_Entries supplied_

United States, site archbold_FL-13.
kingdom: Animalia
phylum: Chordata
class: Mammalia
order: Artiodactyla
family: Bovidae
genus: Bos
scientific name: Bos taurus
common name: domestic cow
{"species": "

_Exercise aim_
Output, unchanged, only the lines from the one that holds "class: Mammalia" through the last line of the material above.

_Response box_
class: Mammalia
order: Artiodactyla
family: Bovidae
genus: Bos
scientific name: Bos taurus
common name: domestic cow
{"species": "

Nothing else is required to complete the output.